> _WHAT THE TASK REQUIRES_
The entries below should be repeated exactly, with no pictures carried over.

Data extracted from a collection:

※ ※ ※

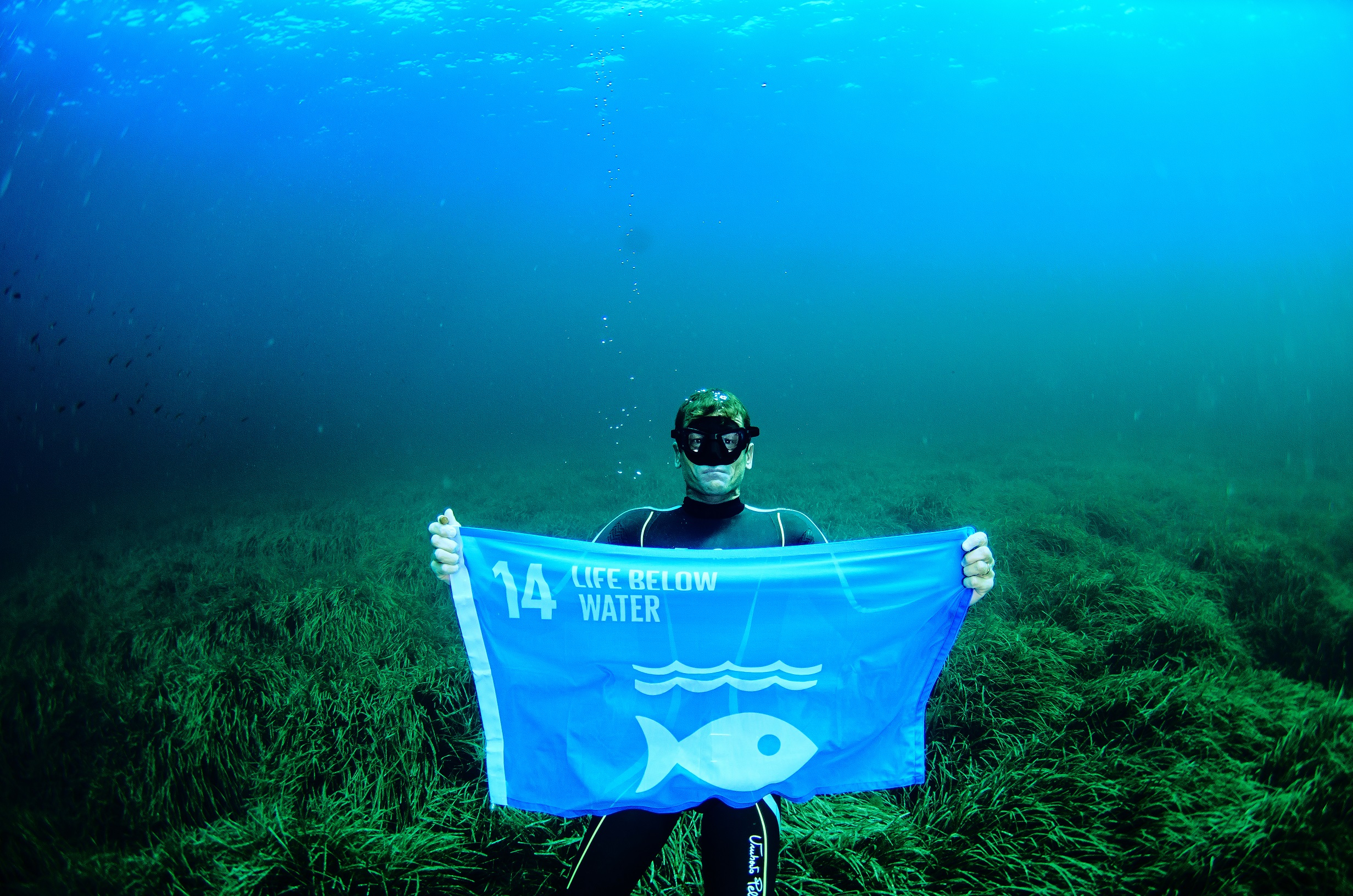 http://eo-jo.com/wp-content/uploads/2019/06/SDG14-Free-diving-world-champion-Umberto-Pelizzari-raised-a-flag-to-represent-Goal-14-Life-Below-Water-UN-Global-Goals-for-Sustainable-Development-Credit-Enric-Sala-RESIZED.jpg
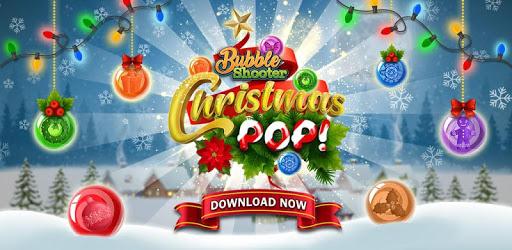 Xmas Bubble Shooter: Christmas Pop pc screenshot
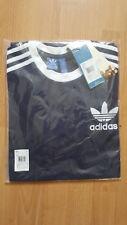 Adidas Originals California Mens Navy Short Sleeve Crew Neck Cotton T-shirt XXL
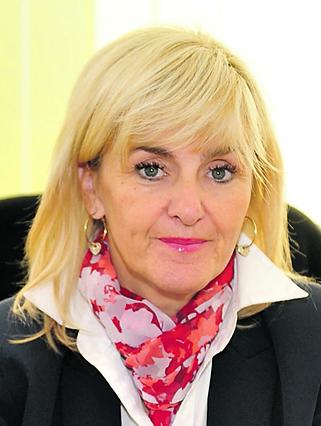 Ravnateljica matuljske škole Astrid Massari , snimio Marin ANIČIĆ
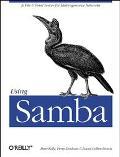 Using Samba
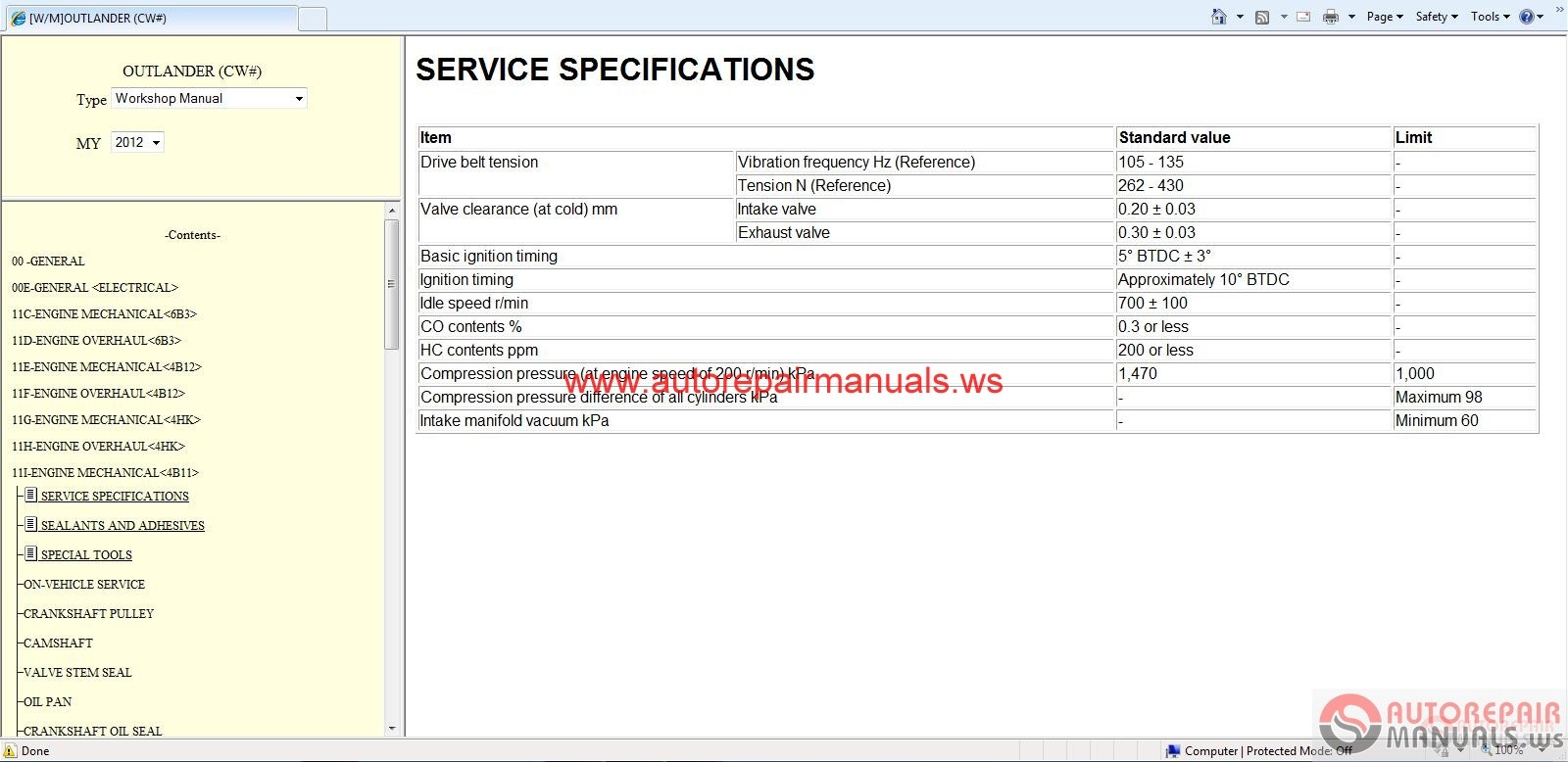 2000 2007 mitsubishi lancer workshop service repair manual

※ ※ ※

> _RESULT FOR THIS EXERCISE_
 http://eo-jo.com/wp-content/uploads/2019/06/SDG14-Free-diving-world-champion-Umberto-Pelizzari-raised-a-flag-to-represent-Goal-14-Life-Below-Water-UN-Global-Goals-for-Sustainable-Development-Credit-Enric-Sala-RESIZED.jpg
 Xmas Bubble Shooter: Christmas Pop pc screenshot
 Adidas Originals California Mens Navy Short Sleeve Crew Neck Cotton T-shirt XXL
 Ravnateljica matuljske škole Astrid Massari , snimio Marin ANIČIĆ
 Using Samba
 2000 2007 mitsubishi lancer workshop service repair manual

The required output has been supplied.